Um Gustav Kuhn, den "Erl-König
der Jahrtausendwende" und Inntal-Rebellen, spinnen sich nicht
nur Legenden, sondern vor allem handfeste Tatsachen. Der "Ring
des Nibelungen" geht in der Tiroler Provinz in die zweite Runde
allerdings nicht mit der "Walküre", sondern
mit "Siegfried" und einem Drachen übrigens, der verdammte
Ähnlichkeit mit den "Friedensbombern" unserer Tage
haben soll
Außer Wagners "Siegfried" in hochkarätiger
Besetzung (17. und 24.7.) bringen die Tiroler Festspiele Erl (in
der noblen Akustik des Erler Passionsspielhauses) an weiteren Hauptwerken
des romantischen Repertoires: Anton Bruckners Achte Symphonie (10.7.),
das Deutsche Requiem von Johannes Brahms (11.7.), das Requiem von
Giuseppe Verdi (18.7.), Richard Strauss "Also sprach
Zarathustra" (25.7., zusammen mit Johann Strauß d. J.)
und Rimskij-Korssakows "Scheherazade" (31.7.). Außerdem
bieten die Festspiele einen hohen Anteil neuer Werke, so
sicherlich am auffälligsten eine "Missa intergalactica"
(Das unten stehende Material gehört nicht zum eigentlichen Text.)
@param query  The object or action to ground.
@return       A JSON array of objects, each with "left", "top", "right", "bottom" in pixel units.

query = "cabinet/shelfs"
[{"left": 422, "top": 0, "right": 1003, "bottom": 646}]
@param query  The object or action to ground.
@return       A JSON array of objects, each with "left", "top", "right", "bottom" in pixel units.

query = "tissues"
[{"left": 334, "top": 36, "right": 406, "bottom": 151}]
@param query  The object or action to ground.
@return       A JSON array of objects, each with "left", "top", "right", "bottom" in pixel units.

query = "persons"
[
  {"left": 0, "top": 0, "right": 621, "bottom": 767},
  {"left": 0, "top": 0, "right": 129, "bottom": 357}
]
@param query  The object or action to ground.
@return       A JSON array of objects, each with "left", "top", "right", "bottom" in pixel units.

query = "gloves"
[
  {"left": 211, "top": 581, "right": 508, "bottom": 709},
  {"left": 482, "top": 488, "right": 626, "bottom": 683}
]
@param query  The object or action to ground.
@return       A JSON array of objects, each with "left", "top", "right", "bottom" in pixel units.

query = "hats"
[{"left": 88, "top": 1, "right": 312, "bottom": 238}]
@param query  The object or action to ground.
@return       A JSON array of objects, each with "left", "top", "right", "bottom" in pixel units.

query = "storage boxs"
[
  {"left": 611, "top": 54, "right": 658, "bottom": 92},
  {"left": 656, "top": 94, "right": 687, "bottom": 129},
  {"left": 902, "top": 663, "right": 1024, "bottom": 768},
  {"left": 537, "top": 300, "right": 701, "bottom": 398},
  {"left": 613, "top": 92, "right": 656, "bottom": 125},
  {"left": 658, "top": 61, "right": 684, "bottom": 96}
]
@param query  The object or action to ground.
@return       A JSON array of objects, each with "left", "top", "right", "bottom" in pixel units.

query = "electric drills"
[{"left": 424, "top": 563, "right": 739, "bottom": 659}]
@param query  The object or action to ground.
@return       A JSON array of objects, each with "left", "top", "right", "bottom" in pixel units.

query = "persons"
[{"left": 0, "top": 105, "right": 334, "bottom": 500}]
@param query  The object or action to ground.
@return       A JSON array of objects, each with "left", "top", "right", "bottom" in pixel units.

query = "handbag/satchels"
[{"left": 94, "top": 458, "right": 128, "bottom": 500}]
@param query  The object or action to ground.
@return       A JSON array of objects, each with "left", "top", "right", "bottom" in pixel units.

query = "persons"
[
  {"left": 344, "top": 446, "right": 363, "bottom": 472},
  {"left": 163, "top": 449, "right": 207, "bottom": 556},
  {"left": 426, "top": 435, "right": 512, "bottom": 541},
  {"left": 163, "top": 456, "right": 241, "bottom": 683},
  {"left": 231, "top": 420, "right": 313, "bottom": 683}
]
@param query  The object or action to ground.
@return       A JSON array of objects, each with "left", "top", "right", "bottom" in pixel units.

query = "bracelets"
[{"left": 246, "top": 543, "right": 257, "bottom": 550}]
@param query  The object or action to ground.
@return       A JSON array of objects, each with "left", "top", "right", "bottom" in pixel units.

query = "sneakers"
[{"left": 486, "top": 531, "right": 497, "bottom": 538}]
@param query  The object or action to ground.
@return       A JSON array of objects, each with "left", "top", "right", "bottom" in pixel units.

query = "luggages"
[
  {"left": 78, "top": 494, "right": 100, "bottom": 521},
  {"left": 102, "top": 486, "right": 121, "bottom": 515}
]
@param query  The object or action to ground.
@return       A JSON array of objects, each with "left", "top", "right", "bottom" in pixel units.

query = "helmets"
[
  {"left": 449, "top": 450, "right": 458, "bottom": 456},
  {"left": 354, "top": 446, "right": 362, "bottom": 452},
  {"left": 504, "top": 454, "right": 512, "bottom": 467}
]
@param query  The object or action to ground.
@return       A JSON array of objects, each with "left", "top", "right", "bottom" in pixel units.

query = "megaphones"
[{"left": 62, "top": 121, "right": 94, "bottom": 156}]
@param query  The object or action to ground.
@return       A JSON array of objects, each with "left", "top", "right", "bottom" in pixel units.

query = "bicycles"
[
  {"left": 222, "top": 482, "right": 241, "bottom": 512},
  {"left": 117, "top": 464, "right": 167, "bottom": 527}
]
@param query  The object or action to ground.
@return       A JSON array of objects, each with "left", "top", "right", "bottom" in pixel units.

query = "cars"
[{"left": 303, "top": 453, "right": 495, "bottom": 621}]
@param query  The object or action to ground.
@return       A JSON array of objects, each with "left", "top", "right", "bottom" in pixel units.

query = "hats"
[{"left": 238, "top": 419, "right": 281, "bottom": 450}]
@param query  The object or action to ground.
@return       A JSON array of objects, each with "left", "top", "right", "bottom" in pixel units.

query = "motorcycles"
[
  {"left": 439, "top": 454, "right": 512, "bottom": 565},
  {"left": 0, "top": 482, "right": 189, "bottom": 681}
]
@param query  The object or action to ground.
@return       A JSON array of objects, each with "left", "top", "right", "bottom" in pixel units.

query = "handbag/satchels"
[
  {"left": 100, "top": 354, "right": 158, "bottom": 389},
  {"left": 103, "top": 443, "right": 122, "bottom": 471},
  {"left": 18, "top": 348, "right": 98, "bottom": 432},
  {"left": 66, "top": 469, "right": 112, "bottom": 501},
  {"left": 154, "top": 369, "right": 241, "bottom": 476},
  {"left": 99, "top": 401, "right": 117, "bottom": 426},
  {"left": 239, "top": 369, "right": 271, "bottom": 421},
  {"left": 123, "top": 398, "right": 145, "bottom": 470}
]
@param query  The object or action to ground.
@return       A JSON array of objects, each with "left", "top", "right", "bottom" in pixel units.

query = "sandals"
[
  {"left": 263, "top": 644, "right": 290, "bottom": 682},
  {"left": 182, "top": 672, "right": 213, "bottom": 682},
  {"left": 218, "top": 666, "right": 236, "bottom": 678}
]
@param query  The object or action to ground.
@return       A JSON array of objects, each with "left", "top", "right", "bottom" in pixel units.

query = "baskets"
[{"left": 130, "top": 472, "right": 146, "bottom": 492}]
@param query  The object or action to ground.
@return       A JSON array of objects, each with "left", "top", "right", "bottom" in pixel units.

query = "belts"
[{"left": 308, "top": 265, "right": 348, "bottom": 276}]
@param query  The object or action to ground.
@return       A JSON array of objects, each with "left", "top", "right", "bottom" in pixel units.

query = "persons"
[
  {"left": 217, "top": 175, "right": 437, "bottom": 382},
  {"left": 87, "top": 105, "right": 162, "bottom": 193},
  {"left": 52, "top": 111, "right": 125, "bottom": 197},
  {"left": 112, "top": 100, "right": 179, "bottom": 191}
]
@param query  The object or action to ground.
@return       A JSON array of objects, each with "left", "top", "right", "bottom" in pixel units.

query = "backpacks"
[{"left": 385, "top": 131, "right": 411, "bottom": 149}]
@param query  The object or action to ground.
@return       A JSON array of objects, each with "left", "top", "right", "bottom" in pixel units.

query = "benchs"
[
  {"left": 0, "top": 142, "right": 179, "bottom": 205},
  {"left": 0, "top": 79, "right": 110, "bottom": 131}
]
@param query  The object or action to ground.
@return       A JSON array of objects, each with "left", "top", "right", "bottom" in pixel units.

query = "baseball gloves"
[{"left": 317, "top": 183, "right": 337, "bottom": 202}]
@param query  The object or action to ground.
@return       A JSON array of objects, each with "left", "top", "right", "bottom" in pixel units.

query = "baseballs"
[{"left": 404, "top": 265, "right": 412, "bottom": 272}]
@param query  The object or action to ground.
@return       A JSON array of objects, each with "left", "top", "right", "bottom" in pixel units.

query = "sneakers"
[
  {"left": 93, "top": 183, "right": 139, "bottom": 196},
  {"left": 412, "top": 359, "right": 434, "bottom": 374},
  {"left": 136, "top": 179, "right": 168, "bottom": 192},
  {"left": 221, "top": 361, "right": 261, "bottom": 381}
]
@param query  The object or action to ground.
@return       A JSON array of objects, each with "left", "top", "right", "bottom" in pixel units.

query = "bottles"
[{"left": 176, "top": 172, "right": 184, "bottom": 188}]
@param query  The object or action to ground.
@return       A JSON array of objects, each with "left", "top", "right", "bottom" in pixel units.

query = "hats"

(morgens am 11.7., zeitlich zwischen Bruckner und Brahms), die sich
aus den zwei umliegenden Galaxien, der Achten Bruckner und dem Brahms-Requiem,
bedient, welche "wir kontrapunktisch verknüpfen und darüber
die Einfachheit des Dorfklanges legen". Gustav Kuhn und Pepe
dOnghia besorgten für diese Messe, die im üblichen
Meßbetrieb gegeben wird, Kyrie, Credo und Agnus Dei. Die drei
übrigen Sätze steuern Andreas Schett und Markus Kraler
bei. Auf jeden Fall eine volksnahe Angelegenheit. Nicht so der Auftritt
des Organisten Wolfgang Mitterer (vor Bruckner), dessen Musik "wirklich
so klingt, wie wenn ein Schnellzug entgleist so was
von schräg!"
Zur Eröffnung am 10.7. um null Uhr auf dem Kalvarienberg steht
Franz Hackl im Mittelpunkt, "einer der wenigen Europäer,
die in New York als Jazzer Karriere gemacht haben". Schön,
aber wer, bitteschön, ist Brigitte Tannich? "Das ist ein
Gehversuch, quasi ihr Opus 1 mit bewußt einfachem, schlichtem
Material. Denn wir wollen die Öffnung auch fürs absolut
Unetablierte." Dazu gibts Herbert Grassl "einer
der verdienstvollen Altrevolutionäre aus Südtirol, das
Stück ist für kleine Trommel" und Marco Tutino
mit "einem typischen 80er-Stück in neuer Einfachheit"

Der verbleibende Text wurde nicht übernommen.